On his return the father broke down and wept on
hearing the news of the death of his daughter. The stepmother said that the
girl had sickened from the day he left.
"There was nothing I could do, no remedy
that would save the poor girl."
But one day the grass cutter from the
plantation went down to the river bank to cut grass for the horses. Right in
the middle was a large clump of bright green grass. He took his scythe to it. But
from the middle of it he thought that he heard a distant voice. He thought he
must be hearing things so he set to work again. But again he heard a voice,
like that of a soul in distress which said;
'Grass cutter of my father
Don't cut the hair
Combed by my mother
My stepmother buried me here
Under the figs of the fig tree
That the birds carried away.'
The astonished grass cutter ran to call his
master. And they came running back with their spades and began to dig the
earth. The girl was as green as a leaf. Her hair still growing, turned into
grass. Her eyes were full of soil, her nails long and black. The master of the
plantation cried like a crazy man, hugging and kissing his daughter. On the
plantation there was a feast that lasted for many days. The blacks danced the
'coco' for two whole weeks. Many slaves were given their freedom. And they tied
up the stepmother by her legs between two strong horses. Her remains were left
to rot in the road.
Totonha also told us stories about Jesus Christ
and his travels with his apostles. In one story Jesus arrived at a farm to
sleep the night there with his companions. The owners were desperately poor.
They didn't have so much as a crumb to give the guests. Jesus sent Peter to
fetch the bag with the provisions.
"Master," Peter said, "the bag
is empty."
"Man of little faith, go and look
again."
Peter knew that when he had put the bag down
there was nothing in it. But when he looked he found flour and meat.
In these stories Saint Peter was a man who only
believed in what his eyes saw, and he was constantly being rebuked by Our Lord.
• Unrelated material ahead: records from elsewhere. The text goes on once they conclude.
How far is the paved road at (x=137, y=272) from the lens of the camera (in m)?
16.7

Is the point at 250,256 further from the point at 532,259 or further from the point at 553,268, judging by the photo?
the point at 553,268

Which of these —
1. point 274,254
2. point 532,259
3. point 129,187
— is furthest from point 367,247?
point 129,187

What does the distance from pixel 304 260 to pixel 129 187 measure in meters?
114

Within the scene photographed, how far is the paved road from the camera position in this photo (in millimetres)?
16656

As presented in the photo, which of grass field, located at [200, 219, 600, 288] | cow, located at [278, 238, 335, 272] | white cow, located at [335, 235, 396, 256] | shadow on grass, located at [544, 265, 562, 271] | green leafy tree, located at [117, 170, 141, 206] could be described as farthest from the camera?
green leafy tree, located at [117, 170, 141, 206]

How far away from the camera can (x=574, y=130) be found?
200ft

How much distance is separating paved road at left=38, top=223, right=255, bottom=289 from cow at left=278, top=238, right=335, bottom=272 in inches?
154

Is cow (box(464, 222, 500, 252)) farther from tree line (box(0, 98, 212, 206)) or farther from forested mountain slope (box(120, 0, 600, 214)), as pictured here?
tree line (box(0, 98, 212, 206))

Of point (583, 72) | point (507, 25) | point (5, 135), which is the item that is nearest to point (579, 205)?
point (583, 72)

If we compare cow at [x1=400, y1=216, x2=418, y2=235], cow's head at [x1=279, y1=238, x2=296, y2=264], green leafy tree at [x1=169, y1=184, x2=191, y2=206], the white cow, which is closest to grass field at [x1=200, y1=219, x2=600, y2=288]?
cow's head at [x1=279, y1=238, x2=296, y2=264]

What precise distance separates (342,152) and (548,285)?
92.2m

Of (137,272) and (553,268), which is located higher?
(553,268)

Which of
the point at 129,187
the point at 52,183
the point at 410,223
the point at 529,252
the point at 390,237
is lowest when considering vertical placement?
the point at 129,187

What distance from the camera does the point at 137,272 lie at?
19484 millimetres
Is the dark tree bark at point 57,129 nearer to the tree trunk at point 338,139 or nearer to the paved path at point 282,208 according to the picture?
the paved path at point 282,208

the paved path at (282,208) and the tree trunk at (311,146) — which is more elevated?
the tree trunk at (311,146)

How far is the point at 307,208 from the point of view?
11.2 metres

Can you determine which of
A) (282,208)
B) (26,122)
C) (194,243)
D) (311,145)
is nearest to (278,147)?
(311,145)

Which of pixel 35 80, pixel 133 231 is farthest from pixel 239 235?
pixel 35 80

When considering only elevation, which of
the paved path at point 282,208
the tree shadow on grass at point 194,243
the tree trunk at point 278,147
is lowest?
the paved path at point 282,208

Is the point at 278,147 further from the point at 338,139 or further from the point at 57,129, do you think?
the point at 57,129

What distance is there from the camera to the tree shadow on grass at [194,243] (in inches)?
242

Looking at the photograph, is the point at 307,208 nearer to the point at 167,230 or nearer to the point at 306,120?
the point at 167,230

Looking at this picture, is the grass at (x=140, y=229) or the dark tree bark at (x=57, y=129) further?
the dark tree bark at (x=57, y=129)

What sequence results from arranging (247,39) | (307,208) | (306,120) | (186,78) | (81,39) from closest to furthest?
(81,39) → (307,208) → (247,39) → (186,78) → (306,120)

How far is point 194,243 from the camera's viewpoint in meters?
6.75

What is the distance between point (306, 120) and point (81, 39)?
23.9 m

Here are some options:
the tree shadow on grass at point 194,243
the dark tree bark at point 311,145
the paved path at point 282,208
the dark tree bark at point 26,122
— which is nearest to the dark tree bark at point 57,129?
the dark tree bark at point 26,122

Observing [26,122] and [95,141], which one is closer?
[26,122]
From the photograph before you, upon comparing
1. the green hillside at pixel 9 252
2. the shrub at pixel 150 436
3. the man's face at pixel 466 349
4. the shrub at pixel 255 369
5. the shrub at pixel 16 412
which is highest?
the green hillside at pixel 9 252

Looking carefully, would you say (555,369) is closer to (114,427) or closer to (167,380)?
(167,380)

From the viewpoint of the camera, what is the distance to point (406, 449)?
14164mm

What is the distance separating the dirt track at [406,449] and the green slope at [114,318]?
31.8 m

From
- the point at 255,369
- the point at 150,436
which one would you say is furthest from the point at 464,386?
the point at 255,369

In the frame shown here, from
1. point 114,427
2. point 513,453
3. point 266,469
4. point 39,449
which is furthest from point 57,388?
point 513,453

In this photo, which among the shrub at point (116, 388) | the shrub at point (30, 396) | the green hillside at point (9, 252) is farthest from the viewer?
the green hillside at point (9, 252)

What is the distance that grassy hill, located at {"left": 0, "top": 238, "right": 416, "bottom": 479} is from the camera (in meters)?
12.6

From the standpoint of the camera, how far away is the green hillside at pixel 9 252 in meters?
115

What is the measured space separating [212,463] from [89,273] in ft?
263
Totonha knew a poem about the shipwreck of the
'Baía' off the coast of
Pernambuco. A survivor was telling the story of what she saw of the disaster.
'Oh, day of judgment!
Oh, day of horror!
Only the stones don't weep
Because they feel no pain....
Oh, sailors and masters,
Pilots and captains,
See our precious Baía
Sinking, sinking away.'
Each and every detail was recounted in these
verses: children wailing, holding onto their mothers for dear life; the cry of
people dying, water entering the ship; an old lady in the water holding on to a
hen cage, a rich man called Pataca-Lisa, running back to his cabin to fetch a
bag of money, and never returning: he went to the bottom with his money. The
whole poem was a wealth of detail. And with Totonha's quivering voice we felt
we were as good as at the scene of the tragedy.
The gloomy tale gave me the shivers. I was
certain that I would be too afraid ever to set foot on a boat, such was my
horror at the shipwreck of the poor Baía. After she left
our plantation Miss Totonha left for other plantations, and I awaited her
return with eagerness, looking forward to hearing more new stories. The old
woman possessed a genius that never aged.